You're not responsible for your irresponsible behavior


December 10, 1990|By Mike Royko | Mike Royko,Tribune Media Services

FRANCISCO Merino was drunk. He admitted it under oath. He says he got drunk on his own, pouring down several beers after a hard evening of work.

That doesn't make Francisco Merino unusual. Every day, when people leave their jobs, a certain number of them stop for drinks to unwind or socialize. Some overindulge, as Francisco says he did.

And of those who have a few too many, some will get into trouble. There's no end to the variety of foolish things they do. The cops will pinch some for drunken driving or brawling. Others will get off easier, with a lecture by an angry wife. An unlucky few will run their cars into light poles or trees and end up in hospitals or hearses.

Francisco was one of the unlucky ones, although he didn't quite make it to a hearse.

The night he got sloshed, Francisco intended to go home by way of the New York subway. He says he stumbled or lurched and somehow fell off of the platform as a train was pulling into the station.

The train hit him, and the doctors had to remove one of his arms.

So whose fault was that? While one can sympathize with Francisco for losing an arm, I think most people would say that he brought it on himself.

But that's because most people aren't lawyers. Or members of the jury that heard Francisco's case.

You see, after Francisco got drunk, fell off a subway platform and lost an arm, he did what most people in our society do when they have a problem -- he looked around for somebody to sue.

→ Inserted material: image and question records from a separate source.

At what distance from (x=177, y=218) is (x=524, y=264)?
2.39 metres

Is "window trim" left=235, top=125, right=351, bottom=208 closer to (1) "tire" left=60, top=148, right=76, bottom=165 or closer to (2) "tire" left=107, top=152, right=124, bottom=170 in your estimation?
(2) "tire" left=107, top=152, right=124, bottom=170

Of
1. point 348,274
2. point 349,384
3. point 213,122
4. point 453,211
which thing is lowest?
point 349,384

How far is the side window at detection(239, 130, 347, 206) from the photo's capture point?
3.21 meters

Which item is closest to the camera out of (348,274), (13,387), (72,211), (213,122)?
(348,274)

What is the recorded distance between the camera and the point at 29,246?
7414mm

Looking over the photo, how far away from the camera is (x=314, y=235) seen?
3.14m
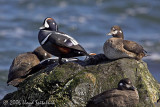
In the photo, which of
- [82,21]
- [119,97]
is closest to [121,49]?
[119,97]

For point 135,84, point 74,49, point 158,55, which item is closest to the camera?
point 135,84

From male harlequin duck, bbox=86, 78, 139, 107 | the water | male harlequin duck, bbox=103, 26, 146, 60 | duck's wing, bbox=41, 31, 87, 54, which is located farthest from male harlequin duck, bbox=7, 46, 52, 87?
the water

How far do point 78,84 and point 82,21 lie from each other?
1333 centimetres

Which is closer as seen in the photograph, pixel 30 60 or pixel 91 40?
pixel 30 60

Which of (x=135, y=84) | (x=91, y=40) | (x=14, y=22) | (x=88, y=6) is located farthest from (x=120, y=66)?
(x=88, y=6)

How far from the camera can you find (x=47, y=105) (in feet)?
20.6

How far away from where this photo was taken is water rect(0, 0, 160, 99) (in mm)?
15812

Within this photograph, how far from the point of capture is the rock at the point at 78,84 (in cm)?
625

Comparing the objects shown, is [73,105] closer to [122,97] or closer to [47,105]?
[47,105]

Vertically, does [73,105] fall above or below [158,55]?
below

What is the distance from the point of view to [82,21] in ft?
63.5

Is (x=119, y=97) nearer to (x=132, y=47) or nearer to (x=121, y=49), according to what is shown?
(x=121, y=49)

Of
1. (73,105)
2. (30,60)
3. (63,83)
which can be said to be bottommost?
(73,105)

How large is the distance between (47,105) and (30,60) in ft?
11.5
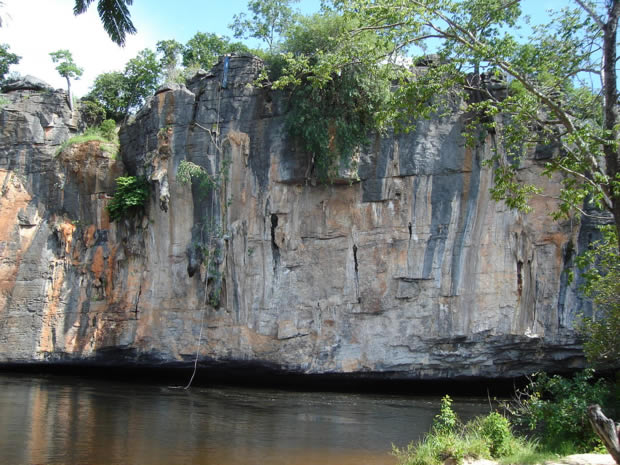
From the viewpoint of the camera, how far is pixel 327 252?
55.6 feet

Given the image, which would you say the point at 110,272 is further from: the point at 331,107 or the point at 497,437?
the point at 497,437

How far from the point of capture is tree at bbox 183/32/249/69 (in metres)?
25.9

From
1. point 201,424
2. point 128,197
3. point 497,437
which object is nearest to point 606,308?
point 497,437

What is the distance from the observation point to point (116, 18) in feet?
27.3

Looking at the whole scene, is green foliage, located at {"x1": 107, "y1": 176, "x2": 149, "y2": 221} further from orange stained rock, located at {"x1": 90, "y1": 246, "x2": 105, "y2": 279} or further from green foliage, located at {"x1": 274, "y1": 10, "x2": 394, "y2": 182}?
green foliage, located at {"x1": 274, "y1": 10, "x2": 394, "y2": 182}

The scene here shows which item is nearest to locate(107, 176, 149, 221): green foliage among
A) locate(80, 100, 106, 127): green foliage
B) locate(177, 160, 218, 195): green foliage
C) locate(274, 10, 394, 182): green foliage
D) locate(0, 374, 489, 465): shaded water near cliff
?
locate(177, 160, 218, 195): green foliage

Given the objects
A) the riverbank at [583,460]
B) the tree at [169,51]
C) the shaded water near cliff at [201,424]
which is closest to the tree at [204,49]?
the tree at [169,51]

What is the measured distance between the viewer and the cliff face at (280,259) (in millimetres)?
15719

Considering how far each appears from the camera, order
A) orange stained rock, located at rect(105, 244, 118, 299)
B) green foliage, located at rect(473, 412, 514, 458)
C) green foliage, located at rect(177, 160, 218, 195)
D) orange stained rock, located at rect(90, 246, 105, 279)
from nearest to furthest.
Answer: green foliage, located at rect(473, 412, 514, 458), green foliage, located at rect(177, 160, 218, 195), orange stained rock, located at rect(105, 244, 118, 299), orange stained rock, located at rect(90, 246, 105, 279)

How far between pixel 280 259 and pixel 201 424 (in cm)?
623

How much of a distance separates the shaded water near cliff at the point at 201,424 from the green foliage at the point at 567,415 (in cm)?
239

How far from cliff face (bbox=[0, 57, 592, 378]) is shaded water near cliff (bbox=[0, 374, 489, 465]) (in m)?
1.53

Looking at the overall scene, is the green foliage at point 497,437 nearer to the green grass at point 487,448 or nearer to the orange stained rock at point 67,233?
the green grass at point 487,448

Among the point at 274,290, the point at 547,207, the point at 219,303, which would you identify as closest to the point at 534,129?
the point at 547,207
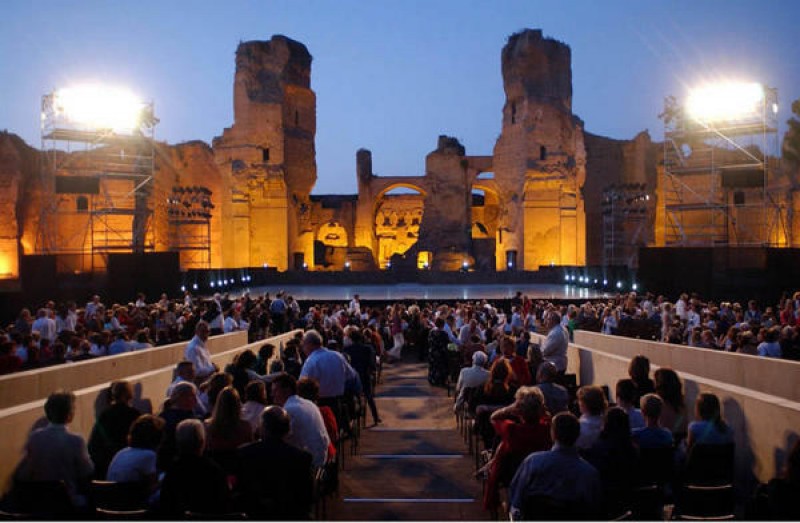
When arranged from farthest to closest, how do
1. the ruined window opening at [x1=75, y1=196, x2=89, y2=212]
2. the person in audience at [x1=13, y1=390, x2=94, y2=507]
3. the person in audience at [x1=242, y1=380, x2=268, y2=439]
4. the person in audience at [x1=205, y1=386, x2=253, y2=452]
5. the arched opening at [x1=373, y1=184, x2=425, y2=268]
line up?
the arched opening at [x1=373, y1=184, x2=425, y2=268], the ruined window opening at [x1=75, y1=196, x2=89, y2=212], the person in audience at [x1=242, y1=380, x2=268, y2=439], the person in audience at [x1=205, y1=386, x2=253, y2=452], the person in audience at [x1=13, y1=390, x2=94, y2=507]

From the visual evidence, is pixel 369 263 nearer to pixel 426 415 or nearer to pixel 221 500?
pixel 426 415

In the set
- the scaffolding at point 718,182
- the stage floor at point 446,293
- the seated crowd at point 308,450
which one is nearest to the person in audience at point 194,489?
the seated crowd at point 308,450

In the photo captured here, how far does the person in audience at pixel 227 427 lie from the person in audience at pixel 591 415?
7.22ft

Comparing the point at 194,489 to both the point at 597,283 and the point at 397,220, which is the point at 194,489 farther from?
the point at 397,220

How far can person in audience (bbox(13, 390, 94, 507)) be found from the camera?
4.23m

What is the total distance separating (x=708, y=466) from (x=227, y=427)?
9.93 feet

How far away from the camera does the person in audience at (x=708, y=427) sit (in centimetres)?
445

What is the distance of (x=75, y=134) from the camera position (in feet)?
90.1

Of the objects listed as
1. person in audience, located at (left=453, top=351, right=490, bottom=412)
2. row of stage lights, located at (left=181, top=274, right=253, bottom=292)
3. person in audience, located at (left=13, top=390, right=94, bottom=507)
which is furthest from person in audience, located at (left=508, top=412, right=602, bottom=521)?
row of stage lights, located at (left=181, top=274, right=253, bottom=292)

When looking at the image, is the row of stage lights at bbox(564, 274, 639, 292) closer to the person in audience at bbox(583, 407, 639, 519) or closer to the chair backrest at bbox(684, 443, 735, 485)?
the chair backrest at bbox(684, 443, 735, 485)

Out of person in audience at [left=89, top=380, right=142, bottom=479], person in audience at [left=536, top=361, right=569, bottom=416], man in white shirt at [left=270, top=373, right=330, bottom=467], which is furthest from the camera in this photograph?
person in audience at [left=536, top=361, right=569, bottom=416]

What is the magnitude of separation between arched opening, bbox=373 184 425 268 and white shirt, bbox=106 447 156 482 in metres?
46.5

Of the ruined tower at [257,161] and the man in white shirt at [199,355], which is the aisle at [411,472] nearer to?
the man in white shirt at [199,355]

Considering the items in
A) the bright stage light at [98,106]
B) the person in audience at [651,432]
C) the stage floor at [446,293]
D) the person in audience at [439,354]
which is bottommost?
the person in audience at [439,354]
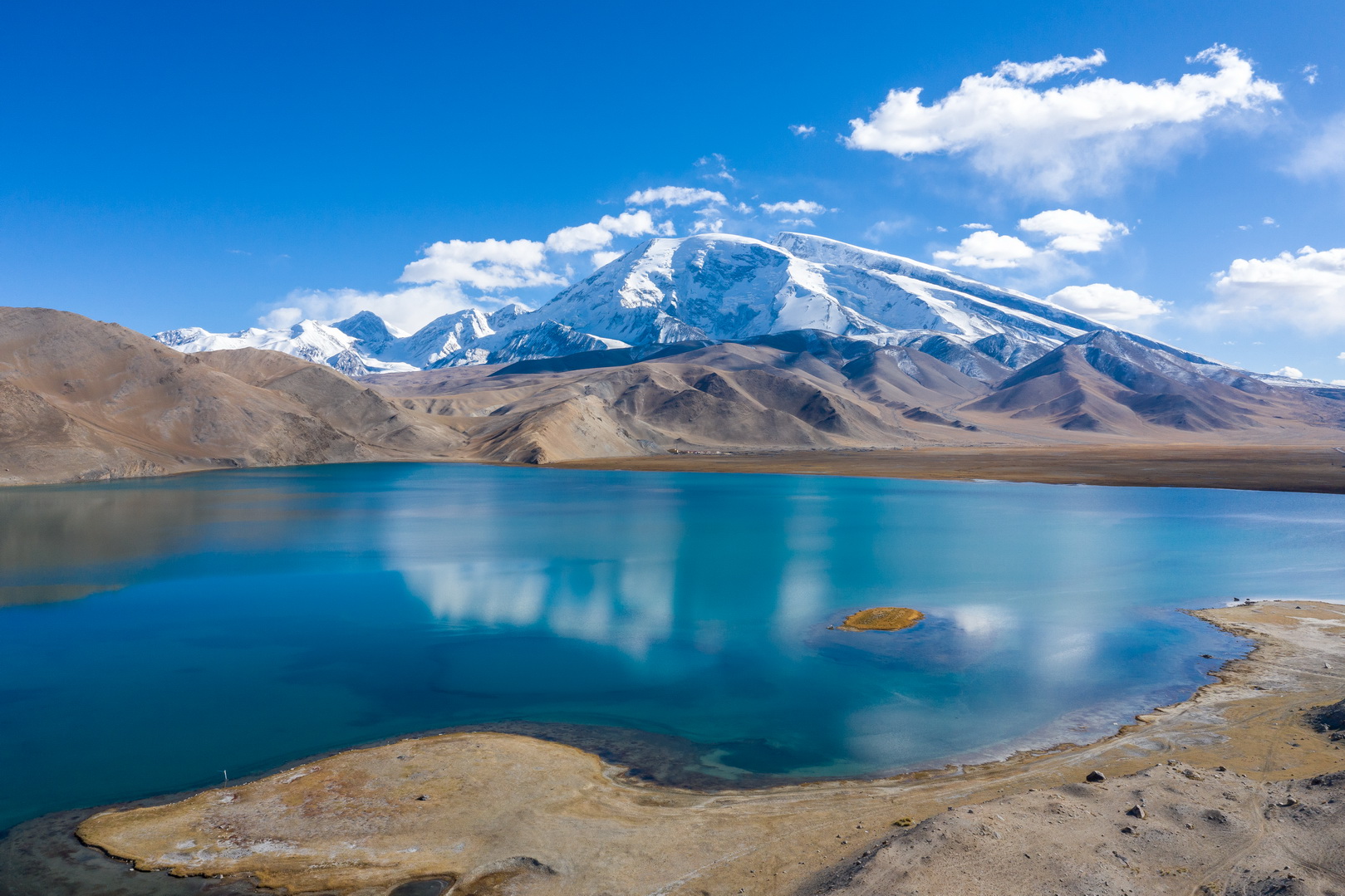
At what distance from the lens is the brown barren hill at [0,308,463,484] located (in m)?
103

Actually, his lawyers probably did the looking, since Francisco, 31, is a Mexican who was working as a dishwasher and wouldn't have had the legal scholarship to reason that his getting drunk and falling off a subway platform was somebody else's fault.

Most of us would wake up in the hospital and moan: "Oh, boy, I got drunk, fell off a subway platform, and now I only have one arm. Am I stupid or am I stupid?"

So that's why we need lawyers -- to explain to us that what we did wasn't really our fault. And to find those who really were to blame for what we did and to make them take responsibility.

That's what Francisco's lawyers accomplished. And a splendid job they did. A jury recently awarded Francisco $9.3 million for his pain, suffering, loss of wages, medical expenses and so on.

And who is to pay the $9.3 million to Francisco? It is to come from the New York Transit Authority, which operates the subway system. Or, presumably, from the insurance companies they pay to protect them when people get drunk and fall in front of trains.

If you're asking why the New York Transit Authority should have to pay Francisco anything, that proves one thing: you aren't a lawyer, or you wouldn't ask foolish questions. Lacking a keen legal mind, you would probably say that if a guy gets loaded and falls off a subway platform, tough luck pal, but next time stick to club soda.

But that isn't the way it is in the World of Law.

There's a rule at the New York Transit Authority that says that if a transit employee sees someone drunk or otherwise messed up, they are supposed to call the transit cops.

As it turned out, the token clerk at the station did notice that Francisco was unsteady, and the clerk made a call. But #i Francisco fell off the platform before anybody could come and get him. Timing is everything, I guess.

So the jury decided the transit system had failed in its responsibility to protect Francisco.

Or, as one of his lawyers put it: "They should have looked out for this guy, because the danger was very great, and [they should have] moved him off the platform."

Of course. What kind of cruel society are we, to let someone like Francisco get himself drunk, buy a subway token, then fall in front of a train? Where were the transit police when Francisco needed them? Or, for that matter, where were you? Where was I? How indifferent can we get?

The transit authority's lawyers were upset by the size of the award. They say it is an outrageous sum for an unskilled dishwasher and will be appealed.

Of course they'd say that. It's obvious that none of the transit lawyers ever tried to get a job as a one-armed dishwasher.

And this should serve as another lesson in why we should never drink and drive.

Nobody ever made $9.3 million by putting his head through his own windshield.